A l’ami qui ne m’a pas sauvé la vie, d’Hervé Guibert, adaptation de Jeanne Lazar et Arnaud Vrech, mise en scène d’Arnaud Vrech

 Emporté par le sida en 1991, cet écrivain aura marqué Avignon avec Vole mon dragon, mis en scène par Stanislas Nordey. Ce récit autopbiographique qu’est  A l’ami qui ne m’a pas sauvé la vie met en lumière le moment où Hervé Guibert découvre sa séropositivité, qu’il partage avec Muzil, son ami philosophe Muzil Michel Foucault.

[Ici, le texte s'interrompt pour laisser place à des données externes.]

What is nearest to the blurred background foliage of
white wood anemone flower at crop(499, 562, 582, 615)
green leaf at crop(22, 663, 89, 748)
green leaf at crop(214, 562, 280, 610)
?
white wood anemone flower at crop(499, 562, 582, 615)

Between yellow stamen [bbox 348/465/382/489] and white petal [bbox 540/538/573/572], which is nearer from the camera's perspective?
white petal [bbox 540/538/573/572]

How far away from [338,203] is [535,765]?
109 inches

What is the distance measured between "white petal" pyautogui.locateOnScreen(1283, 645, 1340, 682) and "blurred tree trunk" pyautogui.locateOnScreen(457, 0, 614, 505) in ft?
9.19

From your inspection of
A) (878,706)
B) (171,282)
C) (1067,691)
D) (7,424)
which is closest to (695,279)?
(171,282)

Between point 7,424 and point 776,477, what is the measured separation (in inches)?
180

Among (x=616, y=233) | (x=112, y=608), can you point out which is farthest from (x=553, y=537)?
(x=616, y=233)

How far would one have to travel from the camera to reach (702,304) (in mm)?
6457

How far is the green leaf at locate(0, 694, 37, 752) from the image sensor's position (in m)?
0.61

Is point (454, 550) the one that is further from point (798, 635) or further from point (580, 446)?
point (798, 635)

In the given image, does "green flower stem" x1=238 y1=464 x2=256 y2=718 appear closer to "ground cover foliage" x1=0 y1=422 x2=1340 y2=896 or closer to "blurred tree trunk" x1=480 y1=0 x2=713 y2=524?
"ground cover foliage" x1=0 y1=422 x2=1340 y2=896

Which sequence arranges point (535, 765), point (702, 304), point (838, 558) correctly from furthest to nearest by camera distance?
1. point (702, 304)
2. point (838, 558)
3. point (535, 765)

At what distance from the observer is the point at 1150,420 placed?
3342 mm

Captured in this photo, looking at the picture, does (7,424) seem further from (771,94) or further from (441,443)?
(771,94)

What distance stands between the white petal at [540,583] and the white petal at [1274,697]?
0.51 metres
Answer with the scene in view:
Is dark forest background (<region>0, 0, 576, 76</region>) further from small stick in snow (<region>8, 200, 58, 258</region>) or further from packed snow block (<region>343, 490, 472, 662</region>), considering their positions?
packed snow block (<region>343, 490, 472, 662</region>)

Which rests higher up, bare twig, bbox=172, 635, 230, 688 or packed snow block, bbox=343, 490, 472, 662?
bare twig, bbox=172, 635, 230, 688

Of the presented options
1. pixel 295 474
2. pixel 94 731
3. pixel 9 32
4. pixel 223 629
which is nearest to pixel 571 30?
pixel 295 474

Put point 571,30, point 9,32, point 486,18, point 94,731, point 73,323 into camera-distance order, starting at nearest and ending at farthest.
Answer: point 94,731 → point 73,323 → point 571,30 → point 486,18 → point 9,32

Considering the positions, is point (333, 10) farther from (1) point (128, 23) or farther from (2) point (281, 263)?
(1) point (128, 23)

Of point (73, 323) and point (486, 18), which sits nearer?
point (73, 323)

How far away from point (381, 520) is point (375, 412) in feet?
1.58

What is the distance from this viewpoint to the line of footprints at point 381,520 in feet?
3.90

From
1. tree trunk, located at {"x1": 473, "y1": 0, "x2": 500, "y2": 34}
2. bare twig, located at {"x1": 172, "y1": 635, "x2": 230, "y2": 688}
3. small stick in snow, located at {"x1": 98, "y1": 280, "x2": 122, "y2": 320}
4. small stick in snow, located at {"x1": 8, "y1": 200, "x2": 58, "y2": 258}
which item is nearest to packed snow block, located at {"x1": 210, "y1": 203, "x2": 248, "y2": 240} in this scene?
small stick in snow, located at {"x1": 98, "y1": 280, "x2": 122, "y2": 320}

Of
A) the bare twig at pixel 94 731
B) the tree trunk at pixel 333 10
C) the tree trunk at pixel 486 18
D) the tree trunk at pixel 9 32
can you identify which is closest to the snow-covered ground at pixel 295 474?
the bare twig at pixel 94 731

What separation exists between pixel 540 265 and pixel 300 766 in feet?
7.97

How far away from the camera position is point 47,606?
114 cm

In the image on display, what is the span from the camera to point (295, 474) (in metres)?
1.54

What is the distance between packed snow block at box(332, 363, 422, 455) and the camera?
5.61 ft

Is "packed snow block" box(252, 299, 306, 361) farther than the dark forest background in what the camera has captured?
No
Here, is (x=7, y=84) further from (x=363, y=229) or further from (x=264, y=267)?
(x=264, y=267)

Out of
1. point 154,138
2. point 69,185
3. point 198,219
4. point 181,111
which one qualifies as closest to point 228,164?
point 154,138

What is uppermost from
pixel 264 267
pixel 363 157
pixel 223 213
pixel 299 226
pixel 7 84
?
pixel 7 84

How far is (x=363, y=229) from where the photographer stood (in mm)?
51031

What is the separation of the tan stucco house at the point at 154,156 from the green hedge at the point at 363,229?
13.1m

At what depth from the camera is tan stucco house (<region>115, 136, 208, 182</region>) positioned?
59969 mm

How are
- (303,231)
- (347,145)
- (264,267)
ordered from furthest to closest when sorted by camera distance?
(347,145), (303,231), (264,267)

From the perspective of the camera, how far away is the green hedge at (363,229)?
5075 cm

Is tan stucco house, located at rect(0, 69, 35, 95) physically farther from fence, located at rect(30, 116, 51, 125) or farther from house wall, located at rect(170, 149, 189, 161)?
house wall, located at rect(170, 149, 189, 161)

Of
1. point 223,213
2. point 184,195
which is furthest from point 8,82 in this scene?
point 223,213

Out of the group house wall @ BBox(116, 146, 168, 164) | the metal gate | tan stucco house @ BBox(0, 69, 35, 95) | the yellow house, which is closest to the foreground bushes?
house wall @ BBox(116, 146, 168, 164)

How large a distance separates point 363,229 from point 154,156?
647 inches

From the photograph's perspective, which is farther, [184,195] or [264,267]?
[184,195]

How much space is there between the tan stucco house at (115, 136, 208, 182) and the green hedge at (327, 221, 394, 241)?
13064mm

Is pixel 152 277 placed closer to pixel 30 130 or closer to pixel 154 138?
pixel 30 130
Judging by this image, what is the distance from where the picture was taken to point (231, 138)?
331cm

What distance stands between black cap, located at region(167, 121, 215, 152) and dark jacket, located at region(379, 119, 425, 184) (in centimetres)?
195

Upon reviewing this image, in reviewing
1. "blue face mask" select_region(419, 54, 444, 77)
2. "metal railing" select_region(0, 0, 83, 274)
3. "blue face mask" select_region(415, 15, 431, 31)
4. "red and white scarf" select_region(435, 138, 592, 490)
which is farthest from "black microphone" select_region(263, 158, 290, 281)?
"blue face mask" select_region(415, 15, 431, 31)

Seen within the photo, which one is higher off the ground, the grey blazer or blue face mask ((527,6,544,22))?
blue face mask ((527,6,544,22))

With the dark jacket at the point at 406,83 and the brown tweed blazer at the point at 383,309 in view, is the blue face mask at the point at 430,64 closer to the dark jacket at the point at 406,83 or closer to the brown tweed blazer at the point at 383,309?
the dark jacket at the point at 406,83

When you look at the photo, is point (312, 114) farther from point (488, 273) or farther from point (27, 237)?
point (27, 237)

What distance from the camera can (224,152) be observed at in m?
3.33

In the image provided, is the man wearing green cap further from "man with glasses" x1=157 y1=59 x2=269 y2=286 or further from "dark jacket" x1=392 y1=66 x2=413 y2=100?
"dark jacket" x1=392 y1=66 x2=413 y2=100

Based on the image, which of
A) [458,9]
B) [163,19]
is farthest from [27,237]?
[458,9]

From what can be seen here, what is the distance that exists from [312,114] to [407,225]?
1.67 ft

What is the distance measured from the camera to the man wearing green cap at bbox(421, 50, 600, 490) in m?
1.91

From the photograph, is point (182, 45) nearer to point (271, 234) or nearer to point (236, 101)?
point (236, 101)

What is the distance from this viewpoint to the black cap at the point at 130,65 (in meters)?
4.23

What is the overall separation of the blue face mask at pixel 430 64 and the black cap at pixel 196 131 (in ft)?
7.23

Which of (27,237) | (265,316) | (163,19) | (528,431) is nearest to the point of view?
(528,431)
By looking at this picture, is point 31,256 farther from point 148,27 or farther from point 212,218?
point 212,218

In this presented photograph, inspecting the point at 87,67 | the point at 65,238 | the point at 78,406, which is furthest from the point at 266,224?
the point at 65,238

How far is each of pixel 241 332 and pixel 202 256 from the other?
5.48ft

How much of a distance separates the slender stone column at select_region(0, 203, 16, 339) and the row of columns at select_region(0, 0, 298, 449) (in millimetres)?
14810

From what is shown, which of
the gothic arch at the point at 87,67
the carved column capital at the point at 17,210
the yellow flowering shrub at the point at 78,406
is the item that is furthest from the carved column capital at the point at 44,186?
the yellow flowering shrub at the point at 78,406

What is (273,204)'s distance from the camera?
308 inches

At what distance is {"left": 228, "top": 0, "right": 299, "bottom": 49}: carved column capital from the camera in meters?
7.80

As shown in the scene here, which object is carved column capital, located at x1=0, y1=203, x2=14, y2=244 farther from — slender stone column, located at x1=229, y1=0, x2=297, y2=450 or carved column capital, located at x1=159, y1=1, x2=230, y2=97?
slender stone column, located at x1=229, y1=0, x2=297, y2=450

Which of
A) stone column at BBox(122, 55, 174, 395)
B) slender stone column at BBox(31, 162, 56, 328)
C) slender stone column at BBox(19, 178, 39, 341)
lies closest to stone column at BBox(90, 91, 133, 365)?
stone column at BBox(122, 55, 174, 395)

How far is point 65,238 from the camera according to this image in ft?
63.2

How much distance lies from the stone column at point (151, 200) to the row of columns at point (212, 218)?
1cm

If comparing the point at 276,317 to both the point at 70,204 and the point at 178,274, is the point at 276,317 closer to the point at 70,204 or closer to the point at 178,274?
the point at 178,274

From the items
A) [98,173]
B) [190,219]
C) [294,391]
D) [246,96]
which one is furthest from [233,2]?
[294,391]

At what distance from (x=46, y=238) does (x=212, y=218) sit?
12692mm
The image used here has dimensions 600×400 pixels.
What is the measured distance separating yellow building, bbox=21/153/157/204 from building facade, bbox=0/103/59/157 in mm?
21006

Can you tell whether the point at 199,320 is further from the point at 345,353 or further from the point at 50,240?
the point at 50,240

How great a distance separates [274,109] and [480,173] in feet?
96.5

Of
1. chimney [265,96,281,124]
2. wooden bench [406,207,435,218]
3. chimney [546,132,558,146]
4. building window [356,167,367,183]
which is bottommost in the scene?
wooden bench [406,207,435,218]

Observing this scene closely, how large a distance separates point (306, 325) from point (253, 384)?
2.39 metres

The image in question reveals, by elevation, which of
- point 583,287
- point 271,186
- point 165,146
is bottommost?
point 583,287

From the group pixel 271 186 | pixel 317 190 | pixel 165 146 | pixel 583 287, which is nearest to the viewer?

On y croise aussi Marine, actrice célèbre (tout le monde aura reconnu Isabelle Adjani)  qui doit démentir au Journal Télévisé des rumeurs de maladie la concernant… Le docteur Chandi qui traite Hervé Guibert est aussi présent. On en est aux débuts du sida, avec la panique qu’il entraîne, dans la méconnaissance de la maladie. Un ami lui promet un traitement miracle, encore expérimental… Arnaud Vrech ne cherche pas à dramatiser le propos, et on arrive même à rire, comme dans les scènes avec la vraie/fausse Isabelle Adjani que joue Jeanne Lazar aux baskets avec des semelles garnies de petites lumières . La mise en scène possède un aspect léger et drôle mais aussi des déplacements et une scénographie hiératiques, de nombreuses et lentes traversées de plateau, et une diction un peu appuyée et récitante chez Clément Durand et Johann Weber. Et on a quelque mal à  à savoir ce qu’a cherché à dire Arnaud Vrech, au-delà de l’hommage rendu à un auteur plus très présent aujourd’hui et qui manque…

 Julien Barsan

Le spectacle a été joué le 18 et 20 juillet  à Présence Pasteur, Avignon. Le texte est publié chez Gallimard (1990).